* THE REQUEST:
Print the following lines word for word, with every character unchanged.

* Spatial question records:

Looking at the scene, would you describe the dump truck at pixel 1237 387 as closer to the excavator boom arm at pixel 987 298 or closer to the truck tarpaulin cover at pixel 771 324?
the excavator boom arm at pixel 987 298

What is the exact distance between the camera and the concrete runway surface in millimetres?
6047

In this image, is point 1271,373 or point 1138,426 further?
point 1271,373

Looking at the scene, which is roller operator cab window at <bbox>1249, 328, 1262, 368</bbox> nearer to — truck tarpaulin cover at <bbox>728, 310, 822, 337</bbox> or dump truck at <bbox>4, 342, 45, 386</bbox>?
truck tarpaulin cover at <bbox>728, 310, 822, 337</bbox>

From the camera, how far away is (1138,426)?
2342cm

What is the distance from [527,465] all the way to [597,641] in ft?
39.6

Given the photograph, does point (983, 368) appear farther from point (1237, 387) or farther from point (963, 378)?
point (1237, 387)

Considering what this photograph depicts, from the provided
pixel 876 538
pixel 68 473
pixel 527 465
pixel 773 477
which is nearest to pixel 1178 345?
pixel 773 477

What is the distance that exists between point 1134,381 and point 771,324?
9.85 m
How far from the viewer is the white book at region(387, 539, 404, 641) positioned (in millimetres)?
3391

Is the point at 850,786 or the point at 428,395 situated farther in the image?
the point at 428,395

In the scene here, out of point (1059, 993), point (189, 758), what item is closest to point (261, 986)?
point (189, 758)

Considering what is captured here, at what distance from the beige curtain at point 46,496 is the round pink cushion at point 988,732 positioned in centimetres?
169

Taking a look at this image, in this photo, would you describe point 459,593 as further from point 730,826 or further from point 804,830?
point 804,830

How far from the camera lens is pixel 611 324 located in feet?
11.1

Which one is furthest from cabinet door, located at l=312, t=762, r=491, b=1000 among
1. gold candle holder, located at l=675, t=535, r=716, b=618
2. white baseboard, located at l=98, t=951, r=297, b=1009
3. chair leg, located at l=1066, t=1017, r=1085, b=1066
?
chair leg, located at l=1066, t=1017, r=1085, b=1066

* FINAL ANSWER:
Looking at the scene, would you describe the dump truck at pixel 1237 387 as closer to the excavator boom arm at pixel 987 298 or closer to the truck tarpaulin cover at pixel 771 324?
the excavator boom arm at pixel 987 298

What is the exact distance between the camera and the concrete runway surface in millimetres?
6047

In this image, is point 1271,373 or point 1138,426 further?
point 1271,373

Looking at the scene, which is roller operator cab window at <bbox>1249, 328, 1262, 368</bbox> nearer to — truck tarpaulin cover at <bbox>728, 310, 822, 337</bbox> or dump truck at <bbox>4, 342, 45, 386</bbox>?
truck tarpaulin cover at <bbox>728, 310, 822, 337</bbox>

From the camera, how far away is (1138,426)?
2342cm

What is the distance from [527,465] all the way to [597,641] in ft?
39.6

Given the photograph, does point (983, 368) appear farther from point (1237, 387) or farther from point (963, 378)?
point (1237, 387)

Considering what this photograph depicts, from the provided
pixel 876 538
pixel 68 473
pixel 527 465
pixel 773 477
which is nearest to pixel 1178 345?
pixel 773 477

What is the distance that exists between point 1134,381 and point 771,324?
9.85 m
How far from the viewer is the white book at region(387, 539, 404, 641) positioned (in millimetres)?
3391

Is the point at 850,786 or the point at 428,395 situated farther in the image?
the point at 428,395

In the scene here, out of point (1059, 993), point (189, 758), what item is closest to point (261, 986)?
point (189, 758)

Considering what is captured here, at what distance from the beige curtain at point 46,496 is the round pink cushion at point 988,732 positioned in centimetres?
169

Taking a look at this image, in this photo, would you describe point 459,593 as further from point 730,826 or further from point 804,830?
point 804,830

How far from the camera lens is pixel 611 324 located in feet?
11.1

Which one is furthest from cabinet door, located at l=312, t=762, r=491, b=1000 among
1. gold candle holder, located at l=675, t=535, r=716, b=618
2. white baseboard, located at l=98, t=951, r=297, b=1009
3. chair leg, located at l=1066, t=1017, r=1085, b=1066
?
chair leg, located at l=1066, t=1017, r=1085, b=1066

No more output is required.